Balhaf (بالحاف) is an industrial port town and an oasis in an area of coastal dunes in the Burum Coastal Area of Yemen. It has palm trees and white sand, which gives way to fields of black lava and to the fishing port of Bir-Ali. Qana, a major point of departure of the Route I'Encens, was the main port of the ancient kingdom of Hadhramaut, and is dominated by a hill, Husn al-Ghurab, or remains of the ancient vestiges. A I'écart is located on an extinct volcano, a crater lake with turquoise waters. The "Corniche" road leads to the coastal port of Burum.
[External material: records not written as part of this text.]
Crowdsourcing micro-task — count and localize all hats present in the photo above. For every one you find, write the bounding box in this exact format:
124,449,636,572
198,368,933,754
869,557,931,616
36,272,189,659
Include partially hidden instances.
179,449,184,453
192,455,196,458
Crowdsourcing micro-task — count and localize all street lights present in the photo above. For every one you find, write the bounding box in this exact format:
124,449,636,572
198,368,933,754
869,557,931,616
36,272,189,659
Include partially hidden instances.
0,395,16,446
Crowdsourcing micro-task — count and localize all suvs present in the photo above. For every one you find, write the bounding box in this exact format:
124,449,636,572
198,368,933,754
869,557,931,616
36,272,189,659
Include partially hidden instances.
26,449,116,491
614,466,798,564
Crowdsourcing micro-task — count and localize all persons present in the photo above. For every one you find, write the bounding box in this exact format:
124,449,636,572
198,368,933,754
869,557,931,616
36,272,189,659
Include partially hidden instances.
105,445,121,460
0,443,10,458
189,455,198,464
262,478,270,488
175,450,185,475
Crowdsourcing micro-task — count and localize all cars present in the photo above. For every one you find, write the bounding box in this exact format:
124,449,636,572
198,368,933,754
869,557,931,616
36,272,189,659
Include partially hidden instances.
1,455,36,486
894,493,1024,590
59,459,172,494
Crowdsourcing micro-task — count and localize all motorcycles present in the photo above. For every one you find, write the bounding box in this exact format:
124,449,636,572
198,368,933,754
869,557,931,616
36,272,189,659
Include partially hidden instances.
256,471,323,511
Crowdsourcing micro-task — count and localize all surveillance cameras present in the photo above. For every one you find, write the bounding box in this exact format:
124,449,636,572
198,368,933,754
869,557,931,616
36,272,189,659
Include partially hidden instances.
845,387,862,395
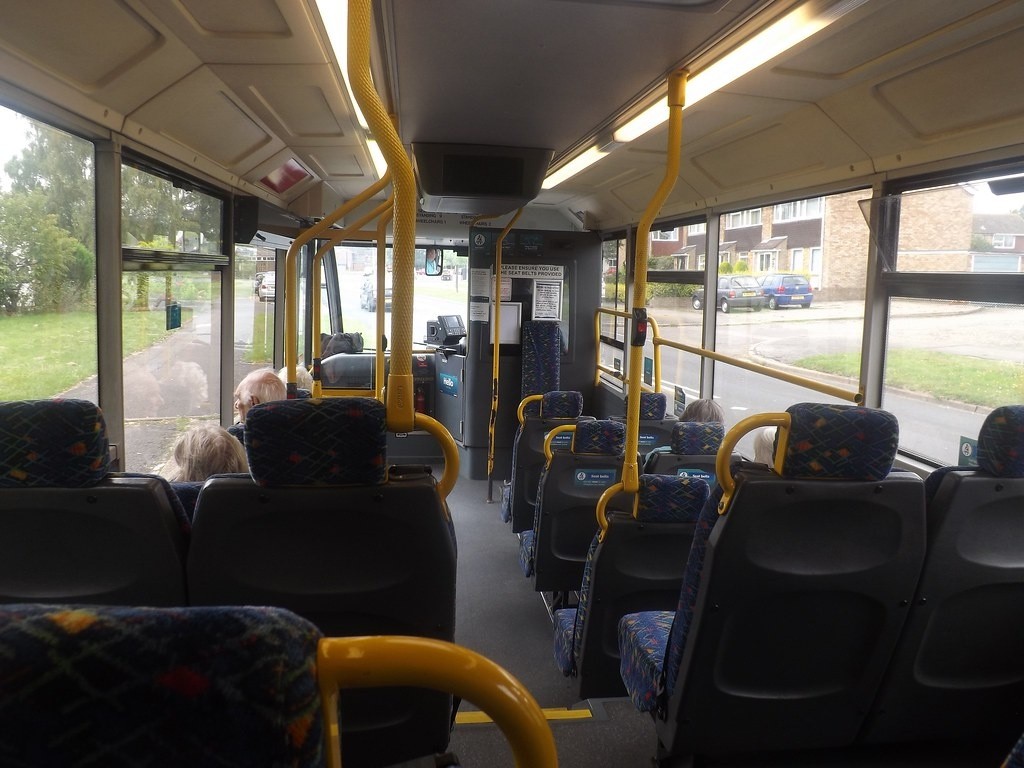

Burum, a typical fishing port, is an old village surrounded by a gypsum kilns. Close by, one can see the large bay of Mukalla, whose wetlands are populated by migrant birds from India or Africa.

== Location ==
Balhaf belongs to Shabwa of Yemen, located about 150 km from Mukalla-the capital of Hadhramaut (48.1802°E 13.9854°N).

==History==
Balhaf was the capital of the Sultanate of Wahidi Balhaf, one of several Wahini states which in the 1880s became part of the British Aden Protectorate. In 1902 the fort at Balhaf was demolished by troops from the British cruiser HMS Perseus, in response to pirate activities by the locals.

==World Heritage status==
This site was added to the UNESCO World Heritage Tentative List on 08/07/2002, in the mixed (cultural and natural) category.

==Importance==
Balhaf is now considered one of the main ports of Yemen, particularly after the success of Yemen LNG project for constructing a liquefied natural gas plant in 2006.